Solar manufacturers across China have been laying off thousands of workers to cut costs — and those workers may be the lucky ones because they qualify for months of severance pay. Other big solar companies have resorted to tactics like giving yearlong unpaid vacations or 30 percent pay cuts for employees who keep their jobs.

Yet some companies say they are furloughing workers only in preparation for even bigger production pushes in the future. “We’re saying, ‘Go back to your farm and help with the harvest, and come back in the autumn when the new equipment is ready,’” said Zhang Haimeng, group vice president of Longi.

American solar manufacturers continue to press their case against these circumvented imports. In addition to the case that sparked the moratorium, the Commerce Department in May took up their petition to add additional anti-dumping and countervailing duty tariffs on products from those four countries, and an investigation is now underway. What’s more, the domestic manufacturers have filed “critical circumstances” allegations about the import surge, which, if upheld, would open up the importers to retroactive tariffs.

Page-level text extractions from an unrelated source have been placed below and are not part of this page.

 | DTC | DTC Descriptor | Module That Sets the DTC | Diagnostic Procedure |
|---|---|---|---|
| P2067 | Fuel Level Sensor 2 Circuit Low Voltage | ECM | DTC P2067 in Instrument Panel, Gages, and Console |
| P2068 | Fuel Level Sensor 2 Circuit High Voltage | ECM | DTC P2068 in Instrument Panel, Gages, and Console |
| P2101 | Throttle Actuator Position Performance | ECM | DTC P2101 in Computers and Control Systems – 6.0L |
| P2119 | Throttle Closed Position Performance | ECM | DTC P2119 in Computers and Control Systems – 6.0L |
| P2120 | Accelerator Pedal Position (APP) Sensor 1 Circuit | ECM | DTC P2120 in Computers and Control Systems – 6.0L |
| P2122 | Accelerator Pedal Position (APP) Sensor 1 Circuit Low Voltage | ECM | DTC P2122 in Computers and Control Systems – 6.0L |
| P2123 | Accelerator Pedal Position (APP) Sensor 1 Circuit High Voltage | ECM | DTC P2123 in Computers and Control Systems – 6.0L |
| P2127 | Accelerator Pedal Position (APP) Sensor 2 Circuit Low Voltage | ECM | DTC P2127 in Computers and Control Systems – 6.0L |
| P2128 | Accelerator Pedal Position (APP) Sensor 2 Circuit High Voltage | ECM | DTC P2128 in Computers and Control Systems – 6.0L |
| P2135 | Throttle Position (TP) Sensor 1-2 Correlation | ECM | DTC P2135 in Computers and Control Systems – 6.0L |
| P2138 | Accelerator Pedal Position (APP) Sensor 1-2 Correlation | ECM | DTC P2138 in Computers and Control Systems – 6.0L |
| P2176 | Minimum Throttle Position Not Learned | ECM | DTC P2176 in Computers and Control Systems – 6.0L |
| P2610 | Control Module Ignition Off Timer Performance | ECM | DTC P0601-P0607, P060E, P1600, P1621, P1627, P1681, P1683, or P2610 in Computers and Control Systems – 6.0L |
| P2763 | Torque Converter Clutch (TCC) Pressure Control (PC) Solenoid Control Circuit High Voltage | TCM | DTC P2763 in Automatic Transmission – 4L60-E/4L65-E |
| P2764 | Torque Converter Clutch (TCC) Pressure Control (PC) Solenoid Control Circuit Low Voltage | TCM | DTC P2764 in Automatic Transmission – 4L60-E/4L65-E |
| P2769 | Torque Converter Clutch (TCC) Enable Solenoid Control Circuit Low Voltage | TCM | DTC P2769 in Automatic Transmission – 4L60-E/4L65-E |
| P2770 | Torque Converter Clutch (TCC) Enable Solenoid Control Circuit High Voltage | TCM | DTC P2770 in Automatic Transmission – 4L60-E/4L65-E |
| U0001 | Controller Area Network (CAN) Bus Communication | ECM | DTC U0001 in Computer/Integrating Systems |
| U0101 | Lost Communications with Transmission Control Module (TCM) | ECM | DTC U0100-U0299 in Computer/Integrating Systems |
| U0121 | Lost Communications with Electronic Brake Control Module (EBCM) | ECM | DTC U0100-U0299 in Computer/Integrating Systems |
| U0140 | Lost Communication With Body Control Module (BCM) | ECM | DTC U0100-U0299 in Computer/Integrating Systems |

The Biden administration, in the meantime, continues to juggle its twin commitments to the renewable energy deployment and domestic renewable manufacturing: In May it doubled tariffs on Chinese solar imports, and then just announced it was increasing the quota of imports allowed to enter the country duty-free.

At any rate, Chinese solar companies are now looking outside southeast Asia for places to spend their money. One just announced a nearly billion dollar deal to built a plant in Saudi Arabia, described by Reuters as “the latest in a string of China-Saudi renewable energy deals.”

It all goes to show: Trade enforcement is not something you can set and forget. It requires constant maintenance, especially when the foreign companies you’re policing are backed by a state that uses a whole-of-government approach to promote its industries.